__Exercise instructions__
Which lines in the records below contain the string "balcony", matching case exactly? Identify them and copy each one out.

Data records:
----

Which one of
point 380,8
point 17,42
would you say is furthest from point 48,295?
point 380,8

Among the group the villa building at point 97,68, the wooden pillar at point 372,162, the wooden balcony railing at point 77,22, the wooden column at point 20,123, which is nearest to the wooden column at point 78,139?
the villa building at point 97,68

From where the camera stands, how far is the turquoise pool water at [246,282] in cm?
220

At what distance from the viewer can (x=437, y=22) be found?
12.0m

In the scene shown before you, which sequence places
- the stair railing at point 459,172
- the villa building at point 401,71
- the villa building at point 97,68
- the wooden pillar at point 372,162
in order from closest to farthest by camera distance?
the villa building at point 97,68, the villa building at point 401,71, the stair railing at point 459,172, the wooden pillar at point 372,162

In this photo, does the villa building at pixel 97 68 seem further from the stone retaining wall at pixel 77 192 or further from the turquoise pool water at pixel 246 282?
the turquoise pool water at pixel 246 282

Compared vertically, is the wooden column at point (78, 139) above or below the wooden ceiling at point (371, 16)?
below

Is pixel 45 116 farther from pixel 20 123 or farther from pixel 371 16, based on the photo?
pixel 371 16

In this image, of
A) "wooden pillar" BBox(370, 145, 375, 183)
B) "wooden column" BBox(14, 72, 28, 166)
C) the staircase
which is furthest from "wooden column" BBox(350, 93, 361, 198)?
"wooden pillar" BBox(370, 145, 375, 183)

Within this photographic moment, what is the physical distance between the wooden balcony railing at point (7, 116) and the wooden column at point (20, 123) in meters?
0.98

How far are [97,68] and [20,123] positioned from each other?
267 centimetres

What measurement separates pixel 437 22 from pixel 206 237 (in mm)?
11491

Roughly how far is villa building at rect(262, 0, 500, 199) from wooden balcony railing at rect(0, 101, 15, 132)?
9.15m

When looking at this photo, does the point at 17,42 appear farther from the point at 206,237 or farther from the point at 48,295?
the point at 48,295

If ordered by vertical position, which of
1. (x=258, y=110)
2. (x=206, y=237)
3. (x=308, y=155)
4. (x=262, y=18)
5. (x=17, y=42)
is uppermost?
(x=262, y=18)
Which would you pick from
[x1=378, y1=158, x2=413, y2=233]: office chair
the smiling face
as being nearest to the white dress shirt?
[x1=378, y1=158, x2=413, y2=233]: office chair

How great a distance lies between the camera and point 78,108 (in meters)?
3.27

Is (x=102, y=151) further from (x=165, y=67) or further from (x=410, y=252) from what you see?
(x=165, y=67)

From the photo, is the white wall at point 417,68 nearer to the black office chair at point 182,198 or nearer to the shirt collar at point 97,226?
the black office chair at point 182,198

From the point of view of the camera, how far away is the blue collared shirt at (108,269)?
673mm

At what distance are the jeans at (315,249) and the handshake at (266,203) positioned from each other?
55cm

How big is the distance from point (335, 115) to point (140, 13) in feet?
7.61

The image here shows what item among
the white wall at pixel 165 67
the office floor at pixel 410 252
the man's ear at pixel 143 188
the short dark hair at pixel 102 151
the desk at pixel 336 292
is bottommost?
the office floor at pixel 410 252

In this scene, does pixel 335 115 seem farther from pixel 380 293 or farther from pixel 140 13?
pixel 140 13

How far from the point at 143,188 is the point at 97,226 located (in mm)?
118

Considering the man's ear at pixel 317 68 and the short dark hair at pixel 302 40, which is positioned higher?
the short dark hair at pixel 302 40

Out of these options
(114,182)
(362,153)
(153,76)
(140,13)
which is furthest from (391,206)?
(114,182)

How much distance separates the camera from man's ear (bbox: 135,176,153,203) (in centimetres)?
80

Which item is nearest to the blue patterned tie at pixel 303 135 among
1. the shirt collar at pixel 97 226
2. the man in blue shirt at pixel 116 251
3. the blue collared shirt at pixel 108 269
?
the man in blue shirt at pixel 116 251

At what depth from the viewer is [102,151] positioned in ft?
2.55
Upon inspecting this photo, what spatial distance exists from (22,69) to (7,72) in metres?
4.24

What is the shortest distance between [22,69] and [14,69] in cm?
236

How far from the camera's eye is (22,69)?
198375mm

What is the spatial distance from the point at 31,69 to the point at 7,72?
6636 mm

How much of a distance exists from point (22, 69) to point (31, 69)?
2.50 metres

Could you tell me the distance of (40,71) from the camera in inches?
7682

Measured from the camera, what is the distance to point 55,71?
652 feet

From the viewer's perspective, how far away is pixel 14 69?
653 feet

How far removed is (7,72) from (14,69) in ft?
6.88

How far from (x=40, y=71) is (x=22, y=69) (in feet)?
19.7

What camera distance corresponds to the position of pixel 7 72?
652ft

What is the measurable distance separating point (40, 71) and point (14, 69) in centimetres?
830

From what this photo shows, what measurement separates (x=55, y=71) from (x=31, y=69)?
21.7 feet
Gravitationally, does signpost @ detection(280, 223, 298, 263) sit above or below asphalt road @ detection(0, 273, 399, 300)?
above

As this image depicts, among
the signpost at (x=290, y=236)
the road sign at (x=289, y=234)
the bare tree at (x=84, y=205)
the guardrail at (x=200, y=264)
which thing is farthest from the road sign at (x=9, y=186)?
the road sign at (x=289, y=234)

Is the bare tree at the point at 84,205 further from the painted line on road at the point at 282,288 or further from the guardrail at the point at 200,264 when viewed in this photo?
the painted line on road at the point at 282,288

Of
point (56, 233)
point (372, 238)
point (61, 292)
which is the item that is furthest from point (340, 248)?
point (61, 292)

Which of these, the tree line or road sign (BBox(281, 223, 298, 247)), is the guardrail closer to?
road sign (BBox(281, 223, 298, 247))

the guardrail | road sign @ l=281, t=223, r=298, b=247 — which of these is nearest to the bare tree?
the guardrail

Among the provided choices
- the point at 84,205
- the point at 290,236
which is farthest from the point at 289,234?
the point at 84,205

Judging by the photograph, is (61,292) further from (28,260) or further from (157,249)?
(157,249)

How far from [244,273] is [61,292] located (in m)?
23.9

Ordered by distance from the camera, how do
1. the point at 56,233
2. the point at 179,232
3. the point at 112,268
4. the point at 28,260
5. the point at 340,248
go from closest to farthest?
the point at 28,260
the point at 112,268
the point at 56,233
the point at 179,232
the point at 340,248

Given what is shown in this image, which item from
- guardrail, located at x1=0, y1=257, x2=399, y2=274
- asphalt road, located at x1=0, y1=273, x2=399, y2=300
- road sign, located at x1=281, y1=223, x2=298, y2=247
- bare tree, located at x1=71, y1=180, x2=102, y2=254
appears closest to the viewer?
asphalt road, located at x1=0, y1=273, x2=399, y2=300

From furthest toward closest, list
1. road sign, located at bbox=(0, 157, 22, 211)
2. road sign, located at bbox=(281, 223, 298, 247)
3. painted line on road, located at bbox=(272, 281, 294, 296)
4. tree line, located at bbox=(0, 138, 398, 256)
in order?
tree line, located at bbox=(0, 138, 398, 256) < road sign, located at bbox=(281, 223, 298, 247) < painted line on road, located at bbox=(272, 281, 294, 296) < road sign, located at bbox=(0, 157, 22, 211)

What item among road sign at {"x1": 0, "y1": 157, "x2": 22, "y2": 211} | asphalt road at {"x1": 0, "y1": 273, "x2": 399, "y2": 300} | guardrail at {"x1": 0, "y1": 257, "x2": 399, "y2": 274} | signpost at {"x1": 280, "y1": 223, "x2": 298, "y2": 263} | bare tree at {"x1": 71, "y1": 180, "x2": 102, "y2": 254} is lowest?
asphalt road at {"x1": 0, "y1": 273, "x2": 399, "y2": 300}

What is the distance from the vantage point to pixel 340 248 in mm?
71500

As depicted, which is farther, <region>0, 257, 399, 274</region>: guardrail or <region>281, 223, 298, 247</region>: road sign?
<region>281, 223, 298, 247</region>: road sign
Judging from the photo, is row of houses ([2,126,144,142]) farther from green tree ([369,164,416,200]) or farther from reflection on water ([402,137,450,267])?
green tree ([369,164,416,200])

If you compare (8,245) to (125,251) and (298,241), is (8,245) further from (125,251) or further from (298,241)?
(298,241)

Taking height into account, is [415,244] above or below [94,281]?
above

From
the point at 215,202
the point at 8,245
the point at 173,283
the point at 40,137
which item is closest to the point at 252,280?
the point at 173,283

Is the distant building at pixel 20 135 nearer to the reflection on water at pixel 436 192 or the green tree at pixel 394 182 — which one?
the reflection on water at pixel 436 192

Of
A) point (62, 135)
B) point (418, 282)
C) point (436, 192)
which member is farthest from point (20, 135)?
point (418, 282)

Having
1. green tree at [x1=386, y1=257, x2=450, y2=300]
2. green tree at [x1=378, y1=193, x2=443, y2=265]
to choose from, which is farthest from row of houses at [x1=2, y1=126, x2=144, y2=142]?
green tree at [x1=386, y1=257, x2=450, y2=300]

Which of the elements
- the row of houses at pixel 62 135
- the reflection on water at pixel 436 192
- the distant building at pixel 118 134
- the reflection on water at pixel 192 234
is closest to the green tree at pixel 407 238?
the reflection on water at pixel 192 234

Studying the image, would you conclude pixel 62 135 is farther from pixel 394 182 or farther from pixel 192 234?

----

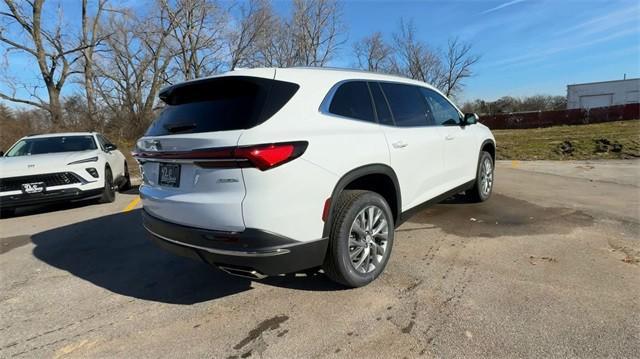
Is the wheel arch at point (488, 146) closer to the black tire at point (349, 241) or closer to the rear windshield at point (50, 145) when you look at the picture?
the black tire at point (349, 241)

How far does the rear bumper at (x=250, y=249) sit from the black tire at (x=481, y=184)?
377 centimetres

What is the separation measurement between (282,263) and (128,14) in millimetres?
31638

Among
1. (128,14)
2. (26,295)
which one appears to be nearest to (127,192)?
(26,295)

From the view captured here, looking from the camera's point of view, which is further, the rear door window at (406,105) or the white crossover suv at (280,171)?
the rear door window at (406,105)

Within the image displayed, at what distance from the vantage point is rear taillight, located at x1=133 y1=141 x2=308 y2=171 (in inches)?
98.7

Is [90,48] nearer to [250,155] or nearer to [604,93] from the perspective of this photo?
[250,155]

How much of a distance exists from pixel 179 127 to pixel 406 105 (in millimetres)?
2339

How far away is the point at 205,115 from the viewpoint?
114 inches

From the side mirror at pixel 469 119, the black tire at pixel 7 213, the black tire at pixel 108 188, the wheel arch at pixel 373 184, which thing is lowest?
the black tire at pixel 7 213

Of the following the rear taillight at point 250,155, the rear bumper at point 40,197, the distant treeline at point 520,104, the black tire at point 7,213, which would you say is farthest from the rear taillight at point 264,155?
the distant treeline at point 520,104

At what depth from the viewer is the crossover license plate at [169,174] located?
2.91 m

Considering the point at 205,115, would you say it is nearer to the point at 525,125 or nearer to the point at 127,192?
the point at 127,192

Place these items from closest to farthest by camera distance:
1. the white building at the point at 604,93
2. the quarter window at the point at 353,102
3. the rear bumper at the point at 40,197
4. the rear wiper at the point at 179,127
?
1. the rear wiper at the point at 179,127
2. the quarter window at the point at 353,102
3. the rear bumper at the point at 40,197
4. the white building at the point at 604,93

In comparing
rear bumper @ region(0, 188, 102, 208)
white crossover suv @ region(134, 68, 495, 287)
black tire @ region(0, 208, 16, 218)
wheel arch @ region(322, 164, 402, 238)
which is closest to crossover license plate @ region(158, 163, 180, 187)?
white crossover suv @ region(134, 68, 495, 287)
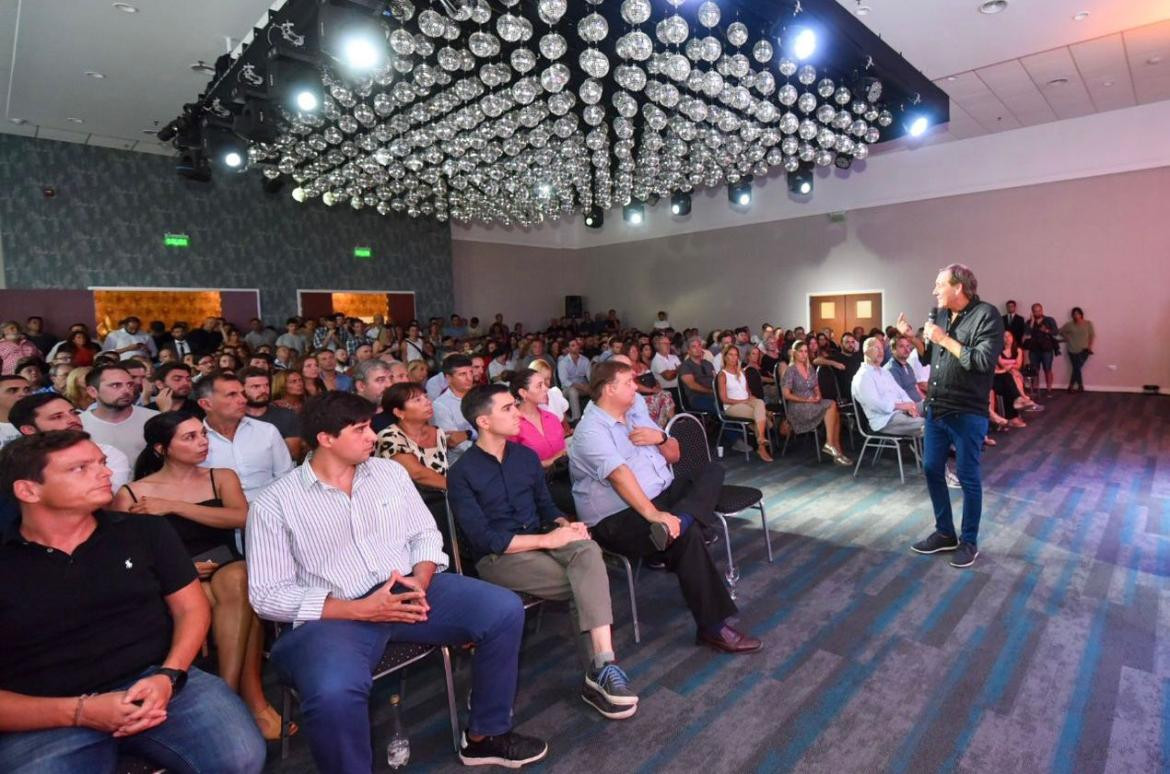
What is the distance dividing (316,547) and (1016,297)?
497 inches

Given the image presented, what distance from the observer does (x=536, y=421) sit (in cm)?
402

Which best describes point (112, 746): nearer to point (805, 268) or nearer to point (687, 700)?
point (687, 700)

----

__Answer to the task__
Among the group the villa building at point 97,68, the wooden pillar at point 372,162, the wooden balcony railing at point 77,22, the wooden column at point 20,123, which is nearest to the wooden column at point 78,139?
Within this photographic moment, what is the physical distance between the wooden balcony railing at point (7, 116) and the wooden column at point (20, 123) in meters?
Roughly how far is villa building at rect(262, 0, 500, 199) from wooden balcony railing at rect(0, 101, 15, 132)?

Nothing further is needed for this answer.